Some of the biggest names in Germany are considering converting to G-REITs and the opportunity G-REITs provide for such companies to restructure their portfolios and provide an exit for existing open-ended and closed-ended funds makes them more attractive. Expansion is also encouraged by the German banks' favourable low interest rates on borrowing compared with the rest of the EU.

What does it mean for the UK investor?

It is estimated that only 0.5% of German commercial real estate is available to investors via the stock market and an influx of G-REITs will increase access to part of the potential E7.2trn German real estate reservoir through the listed market.

UK resident shareholders will be subject to 25% withholding tax on the dividends, which (where such dividends are subject to tax in the UK) may be reduced to 15% under the current double taxation treaty between Germany and the UK. As single shareholdings can be no more than 10%, the advantage of the European Parent-Subsidiary Directive that reduces withholding tax to 0% is not available to foreign corporate investors.

As with all new products, the advantages for UK investors are dependent on whether the G-REITs will really bear the promised fruit.

In a late decision, the legislation dealt a blow to the possible success of G-REITs by excluding investment in the residential market, subject to the exception mentioned below. Only 42% of Germans (12% in cities such as Berlin and Frankfurt) are owner-occupiers. This, together with the recent revival in the economy, increased movement to urban areas and a short supply of apartments, has led many to believe in the great potential of investment in German residential real estate. This is despite the constant shadow created by the social welfare policies of the German legislature that restricts and limits the rent levels and movement in the residential rental market, which has and may continue to deter investors.

However, all may not be lost as the residential market exclusion does not apply to apartments built after 1 January, 2007. The potential shortage of residential stock and single-occupancy trends increasing demand may lead to more apartments being built after 1 January, 2007. In addition, there may be a potential market in increasing housing stock for the increasingly aged population. This may offer some future opportunities to investors and the shortage in supply may inspire the German legislature to review its strict stance on rent levels, movement and the G-REIT residential exclusion.
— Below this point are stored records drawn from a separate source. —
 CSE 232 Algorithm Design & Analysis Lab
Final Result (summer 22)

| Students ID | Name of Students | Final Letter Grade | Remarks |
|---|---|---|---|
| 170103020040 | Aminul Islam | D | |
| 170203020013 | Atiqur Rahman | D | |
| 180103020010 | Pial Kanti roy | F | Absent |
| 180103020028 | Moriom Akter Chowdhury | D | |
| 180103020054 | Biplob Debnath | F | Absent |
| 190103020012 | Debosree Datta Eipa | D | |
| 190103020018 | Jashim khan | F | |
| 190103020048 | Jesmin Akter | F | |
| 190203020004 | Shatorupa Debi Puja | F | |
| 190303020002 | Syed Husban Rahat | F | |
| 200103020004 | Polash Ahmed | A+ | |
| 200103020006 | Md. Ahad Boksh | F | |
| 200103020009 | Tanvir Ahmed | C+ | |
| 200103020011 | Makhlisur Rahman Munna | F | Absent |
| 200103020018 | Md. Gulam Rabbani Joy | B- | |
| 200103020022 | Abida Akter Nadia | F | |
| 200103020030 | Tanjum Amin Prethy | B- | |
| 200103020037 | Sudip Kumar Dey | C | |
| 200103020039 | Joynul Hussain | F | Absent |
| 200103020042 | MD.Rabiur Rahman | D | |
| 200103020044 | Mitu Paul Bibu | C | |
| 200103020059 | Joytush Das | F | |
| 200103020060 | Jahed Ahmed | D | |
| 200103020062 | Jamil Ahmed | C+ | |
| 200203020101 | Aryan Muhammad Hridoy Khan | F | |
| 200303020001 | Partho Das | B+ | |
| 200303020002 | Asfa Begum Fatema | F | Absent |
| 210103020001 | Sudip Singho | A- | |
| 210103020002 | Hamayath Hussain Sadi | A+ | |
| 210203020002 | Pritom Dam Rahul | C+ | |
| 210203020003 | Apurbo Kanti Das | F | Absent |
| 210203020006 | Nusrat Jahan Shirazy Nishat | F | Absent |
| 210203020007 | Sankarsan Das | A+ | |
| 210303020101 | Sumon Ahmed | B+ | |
All these considerations aside, the success of G-REITs will depend on who takes advantage of this new vehicle and if the money will flow as hoped for. If the third-largest real estate market in the world uses G-REITs to open up as predicted and with the reported enthusiasm from banks and investors, UK investors would be wise to take note and consider their participation.

Leena Mistry and Carsten Kociok are Olswang real estate associates in London and Berlin respectively.